Decide on a candidate search level based on the following considerations:
•Size and quality of the data
•Criticality of the matches
•Time constraints
The following table describes the candidate search levels:
Candidate Search Level
Description
Exhaustive
Performs a lenient search that returns many match candidates. Appropriate for small volumes of data that is not reliable and incomplete. You can also use the exhaustive level for the initial phase of matching and use a more stringent search level for the later phase.
This search level can result in more match candidates than most other search levels, possibly resulting in overmatching, and processes slowly.
Extreme
Performs a lenient search that returns many more match candidates than the exhaustive search level. Appropriate for small volumes of data that is not reliable and incomplete, or if it is critical to find the highest possible number of match candidates. You can also use the extreme level for the initial phase of matching and use a more stringent search level for the later phase.
This search level results in a larger number of match candidates than the other search levels, possibly resulting in overmatching, and processes slowly.
Narrow
Performs a stringent search that returns fewest match candidates. Appropriate for large volumes of data that is reliable and complete or contains a large number of duplicates.

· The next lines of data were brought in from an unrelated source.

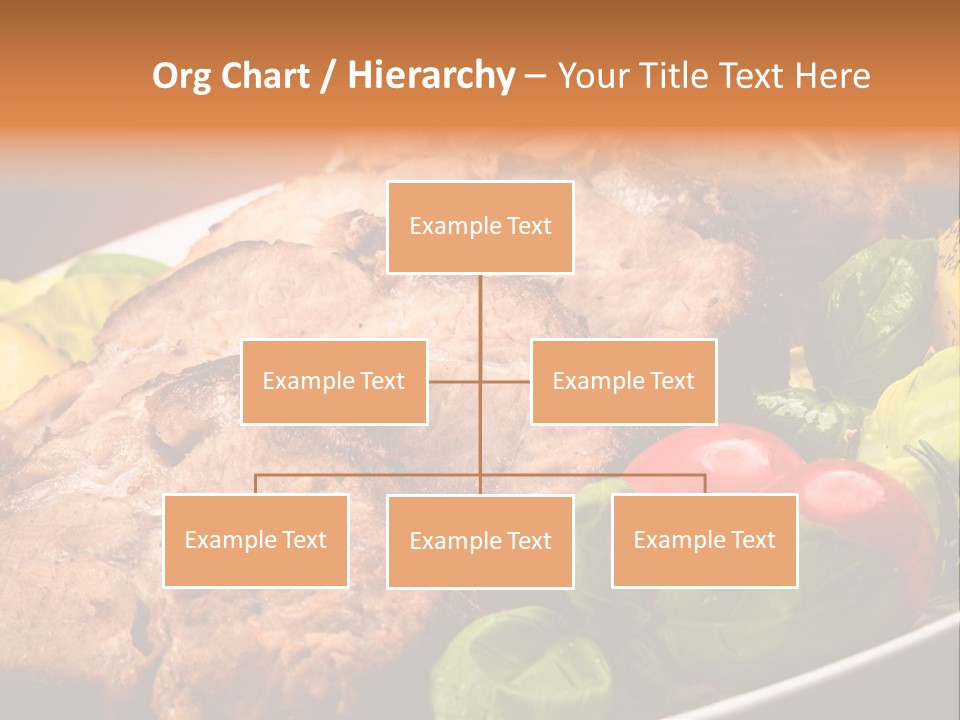 Org Chart / Hierarchy – Your Title Text Here

Example Text

Example Text

Example Text

Example Text

Example Text

Example Text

This search level results in fewer match candidates than other search levels, possibly resulting in undermatching, and processes faster.
Typical
Use in most scenarios to search for an optimum number of match candidates.
Scenarios for candidate selection criteria configuration
When you configure candidate selection criteria, consider industry, size and quality, the consequences of missing a match or overmatching, and processing time.

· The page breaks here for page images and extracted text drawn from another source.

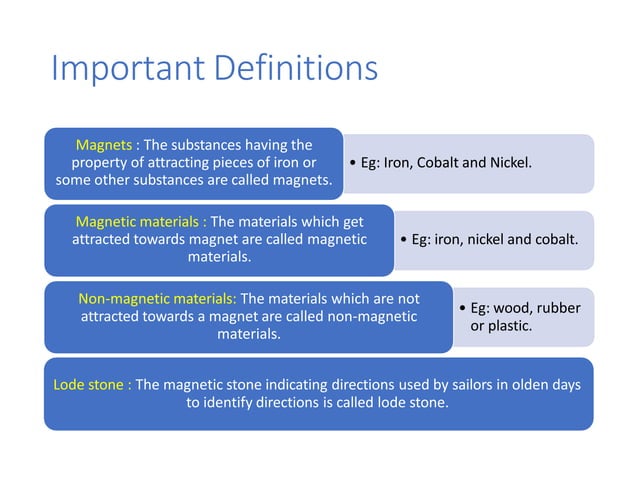 Important Definitions

Magnets : The substances having the property of attracting pieces of iron or some other substances are called magnets.

• Eg: Iron, Cobalt and Nickel.

Magnetic materials : The materials which get attracted towards magnet are called magnetic materials.

• Eg: iron, nickel and cobalt.

Non-magnetic materials: The materials which are not attracted towards a magnet are called non-magnetic materials.

• Eg: wood, rubber or plastic.

Lode stone : The magnetic stone indicating directions used by sailors in olden days to identify directions is called lode stone.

The following scenarios illustrate recommended settings for key generation and search level matching:
Flight reservation system
An operations manager wants to check if a passenger is on the no-fly list and a missed match can be critical. In this scenario, you can use an extended key generation and an extreme search level that results in the maximum number of keys and candidates, ensuring no potential match is missed. The process might take a while to run, but time is less important than missing a match.
Retail store
When a cashier searches for the loyalty account of a customer with other customers waiting, speed is essential but a missed match isn't critical. Use of standard key generation and a typical search level balances quick response times with adequate matching accuracy and minimal impact if a match is missed.
Financial institution
A financial institution wants to merge customer records and if they merge records incorrectly, they might compromise customer data. In this scenario, limited keys produce only a few key permutations, and a narrow search returns only extremely similar candidates. You can also avoid overmatching of records.
Guidelines for configuring candidate selection criteria
Consider the following guidelines when you configure candidate selection criteria:
•If data contains names of organizations, use the name Organization_Name field to generate match keys. If data contains names of individuals, use the Person_Name field to generate match keys. If data contains addresses, use the Address_Part1 field to generate match keys.

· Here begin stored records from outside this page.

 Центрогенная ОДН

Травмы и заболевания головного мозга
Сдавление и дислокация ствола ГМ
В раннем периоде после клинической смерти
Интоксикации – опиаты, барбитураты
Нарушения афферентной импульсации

•If you can identify more candidates that might not be identified using a single field, use multiple fields to generate match keys.
•Use a match key width that provides you the best performance without affecting your match quality. You might have to trade off some match quality for increased performance.
•Use the narrowest possible search level to generate acceptable matches. In most cases, the typical search level might suffice.
•Ensure that you clean or suppress data that returns a large number of match candidates. You can look for large groups of identical keys when there are identical records. For example, high-frequency phone numbers, email addresses, words, or phrases can return identical keys.
•Consider filtering candidates to minimize the number of candidates for large data volumes. For example, you can filter candidates using a state or country code.